Why Sequence Risk Matters in Retirement

  • Originally published July 26, 2011 , last updated May 27, 2016

Bear markets are inevitable — a fact that surely hasn’t escaped your clients. But what they may not realize is that how much they lose during a market downturn may not be nearly as important as when the loss occurs.

This concept is called Sequence Risk and it says that the timing of losses, namely those losses sustained early in the distribution phase, can have a major impact on a retirement portfolio’s duration. Specifically, losses that occur early on in retirement have a much greater impact than those suffered later on. And the damage from those losses increases exponentially when you are simultaneously depleting your portfolio through income payments.

The attached illustration shows how sequence of returns will affect a portfolio during the both the accumulation and the distribution phase. It shows two portfolios, Portfolio A and Portfolio B, that both get the identical returns, only the order of the returns is reversed. In the accumulation phase, the outcome of each portfolio is unaffected by Sequence Risk. However, you will see that during the Distribution Phase — even though both portfolios get the same overall 8% average return — the portfolio that experiences negative returns in the first three years vastly underperforms the one that has positive returns in the first three years.
 
How to Mitigate the Effects of Sequence Risk
 
You cannot totally eliminate the affects of Sequence Risk because much of it is simply bad luck. Your client may have the misfortune of retiring right before a significant market downturn. Or they may experience losses in the five years right before their retirement — the period known as the Retirement Red Zone.

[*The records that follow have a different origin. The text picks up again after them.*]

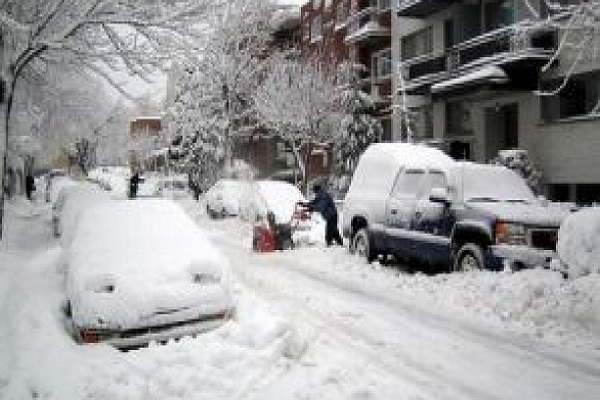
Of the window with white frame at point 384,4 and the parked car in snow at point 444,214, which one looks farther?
the window with white frame at point 384,4

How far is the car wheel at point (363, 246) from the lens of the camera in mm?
14961

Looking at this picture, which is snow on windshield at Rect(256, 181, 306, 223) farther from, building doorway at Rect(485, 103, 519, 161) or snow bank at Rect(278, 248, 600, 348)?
snow bank at Rect(278, 248, 600, 348)

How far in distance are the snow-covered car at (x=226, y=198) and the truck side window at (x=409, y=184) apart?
42.4 ft

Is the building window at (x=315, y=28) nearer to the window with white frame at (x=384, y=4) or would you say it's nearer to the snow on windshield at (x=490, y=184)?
Answer: the window with white frame at (x=384, y=4)

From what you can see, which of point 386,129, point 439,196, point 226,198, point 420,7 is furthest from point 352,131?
point 439,196

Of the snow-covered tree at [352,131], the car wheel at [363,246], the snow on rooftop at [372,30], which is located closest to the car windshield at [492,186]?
the car wheel at [363,246]

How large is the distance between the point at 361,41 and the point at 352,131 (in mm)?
5998

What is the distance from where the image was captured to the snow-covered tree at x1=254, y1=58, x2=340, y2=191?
35781 mm

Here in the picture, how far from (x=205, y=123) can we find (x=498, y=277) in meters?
31.9

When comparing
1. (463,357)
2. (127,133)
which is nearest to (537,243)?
(463,357)

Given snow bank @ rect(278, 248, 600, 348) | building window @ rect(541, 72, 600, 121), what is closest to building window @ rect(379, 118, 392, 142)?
building window @ rect(541, 72, 600, 121)

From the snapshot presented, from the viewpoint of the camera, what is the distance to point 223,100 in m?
40.1

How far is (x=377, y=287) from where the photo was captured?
488 inches

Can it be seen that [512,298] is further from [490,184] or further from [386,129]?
[386,129]
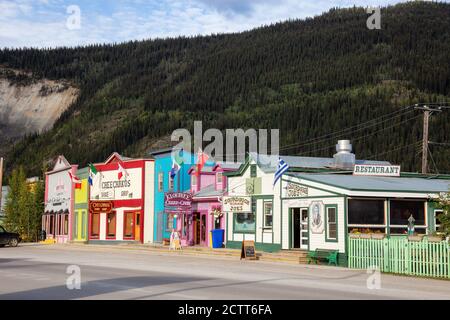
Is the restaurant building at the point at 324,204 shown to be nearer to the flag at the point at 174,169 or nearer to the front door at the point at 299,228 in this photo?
the front door at the point at 299,228

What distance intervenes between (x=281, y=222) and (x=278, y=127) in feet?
383

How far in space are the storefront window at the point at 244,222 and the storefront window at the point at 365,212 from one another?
782cm

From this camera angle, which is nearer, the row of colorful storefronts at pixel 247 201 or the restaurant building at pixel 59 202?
the row of colorful storefronts at pixel 247 201

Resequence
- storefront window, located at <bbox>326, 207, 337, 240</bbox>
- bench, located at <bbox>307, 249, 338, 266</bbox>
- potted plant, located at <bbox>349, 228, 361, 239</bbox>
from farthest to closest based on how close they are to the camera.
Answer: storefront window, located at <bbox>326, 207, 337, 240</bbox> → bench, located at <bbox>307, 249, 338, 266</bbox> → potted plant, located at <bbox>349, 228, 361, 239</bbox>

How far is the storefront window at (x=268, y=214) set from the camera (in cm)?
3569

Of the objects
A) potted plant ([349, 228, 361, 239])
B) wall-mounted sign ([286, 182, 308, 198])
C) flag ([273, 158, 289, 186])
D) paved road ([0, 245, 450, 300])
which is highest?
flag ([273, 158, 289, 186])

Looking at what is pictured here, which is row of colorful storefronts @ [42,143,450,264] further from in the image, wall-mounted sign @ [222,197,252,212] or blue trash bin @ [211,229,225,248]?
blue trash bin @ [211,229,225,248]

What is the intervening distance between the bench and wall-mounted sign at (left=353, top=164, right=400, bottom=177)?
223 inches

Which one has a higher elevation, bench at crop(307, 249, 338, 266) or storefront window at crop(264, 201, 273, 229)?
storefront window at crop(264, 201, 273, 229)

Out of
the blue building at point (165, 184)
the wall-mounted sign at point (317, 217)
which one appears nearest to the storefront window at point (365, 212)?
the wall-mounted sign at point (317, 217)

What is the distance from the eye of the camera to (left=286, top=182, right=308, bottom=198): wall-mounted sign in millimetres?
32475

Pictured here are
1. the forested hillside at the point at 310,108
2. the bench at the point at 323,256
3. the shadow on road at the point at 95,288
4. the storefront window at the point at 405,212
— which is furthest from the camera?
the forested hillside at the point at 310,108

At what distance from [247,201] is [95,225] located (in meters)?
22.5

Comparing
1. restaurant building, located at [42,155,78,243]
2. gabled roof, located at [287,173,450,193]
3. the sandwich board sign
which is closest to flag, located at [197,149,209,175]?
gabled roof, located at [287,173,450,193]
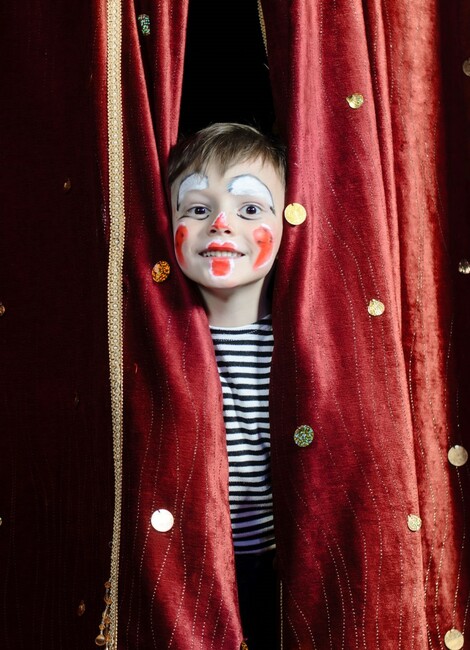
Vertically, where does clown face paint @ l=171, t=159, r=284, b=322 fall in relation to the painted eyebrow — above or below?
below

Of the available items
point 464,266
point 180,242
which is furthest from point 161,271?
point 464,266

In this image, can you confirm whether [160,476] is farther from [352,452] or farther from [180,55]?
[180,55]

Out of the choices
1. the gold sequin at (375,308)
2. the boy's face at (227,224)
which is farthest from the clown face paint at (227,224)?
the gold sequin at (375,308)

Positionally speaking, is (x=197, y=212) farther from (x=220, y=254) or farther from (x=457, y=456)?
(x=457, y=456)

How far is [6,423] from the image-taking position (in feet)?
3.72

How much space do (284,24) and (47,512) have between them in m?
0.76

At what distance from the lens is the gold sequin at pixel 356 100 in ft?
3.38

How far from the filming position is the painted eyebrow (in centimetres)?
100

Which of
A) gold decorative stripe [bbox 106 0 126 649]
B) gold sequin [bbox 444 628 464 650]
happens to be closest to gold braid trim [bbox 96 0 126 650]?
gold decorative stripe [bbox 106 0 126 649]

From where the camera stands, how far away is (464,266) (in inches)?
43.3

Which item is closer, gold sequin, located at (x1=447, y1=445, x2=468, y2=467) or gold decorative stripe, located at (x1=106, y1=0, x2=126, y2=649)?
gold decorative stripe, located at (x1=106, y1=0, x2=126, y2=649)

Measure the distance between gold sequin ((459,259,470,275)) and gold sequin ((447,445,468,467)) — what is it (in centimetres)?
25

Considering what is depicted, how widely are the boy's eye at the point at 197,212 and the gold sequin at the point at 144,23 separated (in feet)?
0.78

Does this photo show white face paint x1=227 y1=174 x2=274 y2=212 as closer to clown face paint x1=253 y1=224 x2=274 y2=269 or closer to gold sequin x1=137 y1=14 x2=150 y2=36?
clown face paint x1=253 y1=224 x2=274 y2=269
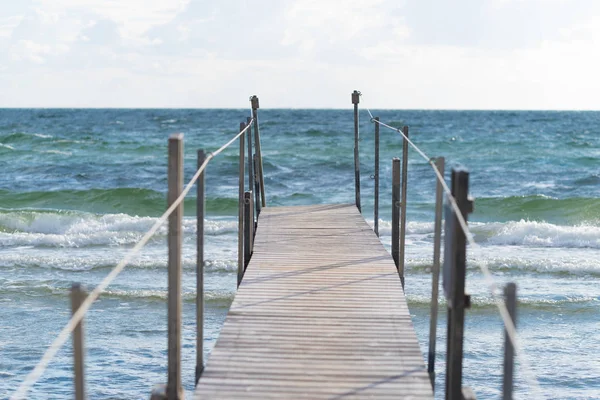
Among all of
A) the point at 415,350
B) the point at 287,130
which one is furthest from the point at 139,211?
the point at 287,130

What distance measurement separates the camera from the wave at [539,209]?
1955cm

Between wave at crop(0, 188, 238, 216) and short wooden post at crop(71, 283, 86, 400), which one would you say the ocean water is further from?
short wooden post at crop(71, 283, 86, 400)

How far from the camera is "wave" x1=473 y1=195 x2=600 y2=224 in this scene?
770 inches

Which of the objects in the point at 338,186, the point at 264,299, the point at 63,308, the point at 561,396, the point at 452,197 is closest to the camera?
the point at 452,197

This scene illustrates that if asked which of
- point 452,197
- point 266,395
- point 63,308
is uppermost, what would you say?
point 452,197

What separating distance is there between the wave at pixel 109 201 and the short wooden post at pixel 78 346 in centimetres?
1656

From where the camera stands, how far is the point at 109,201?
70.9 ft

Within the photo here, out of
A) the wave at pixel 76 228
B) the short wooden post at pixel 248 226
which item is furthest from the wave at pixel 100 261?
the short wooden post at pixel 248 226

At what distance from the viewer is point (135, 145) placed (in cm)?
3659

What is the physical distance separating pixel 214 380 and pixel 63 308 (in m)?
6.11

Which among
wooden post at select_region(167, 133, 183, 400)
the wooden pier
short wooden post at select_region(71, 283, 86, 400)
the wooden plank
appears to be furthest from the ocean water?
short wooden post at select_region(71, 283, 86, 400)

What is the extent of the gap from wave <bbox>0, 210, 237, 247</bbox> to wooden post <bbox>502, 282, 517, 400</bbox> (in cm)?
1274

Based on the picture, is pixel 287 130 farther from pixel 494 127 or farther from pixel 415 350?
pixel 415 350

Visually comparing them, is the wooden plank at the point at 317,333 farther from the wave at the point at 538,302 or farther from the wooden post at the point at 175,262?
the wave at the point at 538,302
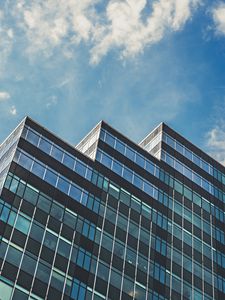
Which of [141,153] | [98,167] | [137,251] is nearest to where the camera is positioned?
[137,251]

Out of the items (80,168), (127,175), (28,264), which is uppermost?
(127,175)

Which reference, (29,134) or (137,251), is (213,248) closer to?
(137,251)

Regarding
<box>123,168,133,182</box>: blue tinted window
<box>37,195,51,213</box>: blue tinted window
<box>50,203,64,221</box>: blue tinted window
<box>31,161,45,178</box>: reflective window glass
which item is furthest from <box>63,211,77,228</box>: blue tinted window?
<box>123,168,133,182</box>: blue tinted window

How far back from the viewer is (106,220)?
199ft

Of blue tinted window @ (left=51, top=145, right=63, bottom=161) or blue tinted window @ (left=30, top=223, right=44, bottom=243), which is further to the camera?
blue tinted window @ (left=51, top=145, right=63, bottom=161)

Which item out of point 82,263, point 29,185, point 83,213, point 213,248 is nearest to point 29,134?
point 29,185

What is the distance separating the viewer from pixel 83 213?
59.1 meters

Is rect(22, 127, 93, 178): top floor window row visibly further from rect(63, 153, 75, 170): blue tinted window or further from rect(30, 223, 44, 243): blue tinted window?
rect(30, 223, 44, 243): blue tinted window

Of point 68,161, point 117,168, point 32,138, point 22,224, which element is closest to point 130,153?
point 117,168

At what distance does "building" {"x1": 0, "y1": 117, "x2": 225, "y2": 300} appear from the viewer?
5197cm

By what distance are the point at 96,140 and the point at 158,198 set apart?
11.0m

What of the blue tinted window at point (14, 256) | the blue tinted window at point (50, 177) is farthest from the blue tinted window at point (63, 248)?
the blue tinted window at point (50, 177)

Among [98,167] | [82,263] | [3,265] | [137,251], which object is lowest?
[3,265]

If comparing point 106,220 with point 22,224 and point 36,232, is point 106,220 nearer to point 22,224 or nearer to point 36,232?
point 36,232
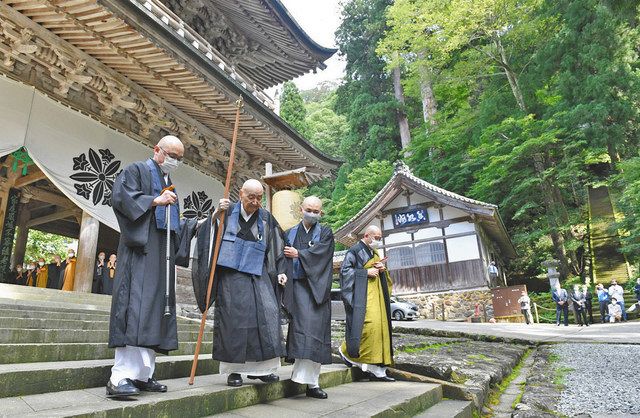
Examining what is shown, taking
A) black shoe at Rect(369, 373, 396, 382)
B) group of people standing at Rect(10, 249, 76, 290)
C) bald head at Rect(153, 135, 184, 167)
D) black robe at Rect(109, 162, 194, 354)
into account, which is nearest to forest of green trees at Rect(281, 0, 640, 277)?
black shoe at Rect(369, 373, 396, 382)

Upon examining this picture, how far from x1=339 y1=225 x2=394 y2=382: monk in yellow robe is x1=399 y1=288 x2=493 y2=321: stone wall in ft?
47.9

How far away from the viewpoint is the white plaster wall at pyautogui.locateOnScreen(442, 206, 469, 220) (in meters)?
18.9

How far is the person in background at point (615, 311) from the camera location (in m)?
14.6

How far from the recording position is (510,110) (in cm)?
2195

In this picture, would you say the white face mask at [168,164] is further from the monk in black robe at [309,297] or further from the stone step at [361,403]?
the stone step at [361,403]

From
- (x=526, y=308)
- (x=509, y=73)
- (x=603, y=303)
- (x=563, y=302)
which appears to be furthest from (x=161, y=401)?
(x=509, y=73)

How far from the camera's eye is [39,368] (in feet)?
8.47

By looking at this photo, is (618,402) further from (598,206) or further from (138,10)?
(598,206)

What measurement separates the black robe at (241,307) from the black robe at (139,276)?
0.39 meters

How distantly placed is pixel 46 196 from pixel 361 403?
996 cm

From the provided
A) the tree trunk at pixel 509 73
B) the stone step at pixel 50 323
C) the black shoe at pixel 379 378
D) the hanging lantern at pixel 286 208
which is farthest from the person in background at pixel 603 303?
the stone step at pixel 50 323

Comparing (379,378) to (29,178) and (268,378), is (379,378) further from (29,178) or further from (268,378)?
(29,178)

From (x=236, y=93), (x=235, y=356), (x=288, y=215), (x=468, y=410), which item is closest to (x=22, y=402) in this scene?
(x=235, y=356)

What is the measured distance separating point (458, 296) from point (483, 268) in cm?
166
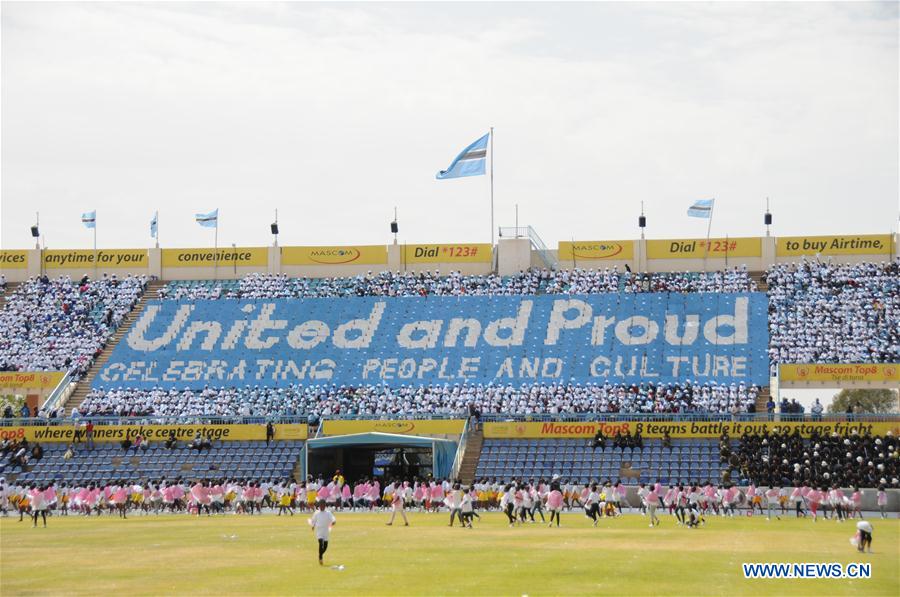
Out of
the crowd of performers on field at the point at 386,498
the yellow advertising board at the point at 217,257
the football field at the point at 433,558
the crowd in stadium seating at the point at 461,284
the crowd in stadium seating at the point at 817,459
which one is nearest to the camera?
the football field at the point at 433,558

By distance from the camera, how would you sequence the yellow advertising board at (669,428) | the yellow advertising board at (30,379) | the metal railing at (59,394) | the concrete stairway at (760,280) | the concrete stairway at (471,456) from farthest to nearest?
the concrete stairway at (760,280) < the yellow advertising board at (30,379) < the metal railing at (59,394) < the concrete stairway at (471,456) < the yellow advertising board at (669,428)

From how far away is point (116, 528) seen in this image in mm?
50625

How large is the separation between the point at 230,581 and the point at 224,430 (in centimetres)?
4198

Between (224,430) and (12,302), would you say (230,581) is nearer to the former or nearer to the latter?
(224,430)

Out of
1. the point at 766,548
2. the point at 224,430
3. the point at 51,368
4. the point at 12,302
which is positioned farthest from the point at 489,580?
the point at 12,302

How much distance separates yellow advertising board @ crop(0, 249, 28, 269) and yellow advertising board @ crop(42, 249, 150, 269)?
147 cm

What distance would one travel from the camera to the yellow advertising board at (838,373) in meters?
74.1

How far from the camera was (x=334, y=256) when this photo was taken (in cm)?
9256

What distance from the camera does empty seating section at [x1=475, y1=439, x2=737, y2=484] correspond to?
6462 cm

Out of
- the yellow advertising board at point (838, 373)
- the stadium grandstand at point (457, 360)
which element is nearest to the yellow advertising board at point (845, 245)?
the stadium grandstand at point (457, 360)

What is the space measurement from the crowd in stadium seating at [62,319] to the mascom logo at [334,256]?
11.9m

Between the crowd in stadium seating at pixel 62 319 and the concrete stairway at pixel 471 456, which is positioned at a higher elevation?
the crowd in stadium seating at pixel 62 319

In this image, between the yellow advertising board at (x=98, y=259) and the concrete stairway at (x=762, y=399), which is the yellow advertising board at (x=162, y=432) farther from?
the concrete stairway at (x=762, y=399)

A bad market cannot be helped, but you can help mitigate the effect is has on your client’s portfolio by helping them fund their retirement with money that is not tied directly to the market and, therefore, has no downside risk. In other words: Annuities.

The topic of Sequence Risk is one you need to be discussing with prospects and clients who are approaching retirement. It’s an excellent way to drive home why it is so important for people to shift their assets from stocks to less volatile savings vehicles like fixed annuities as they approach retirement.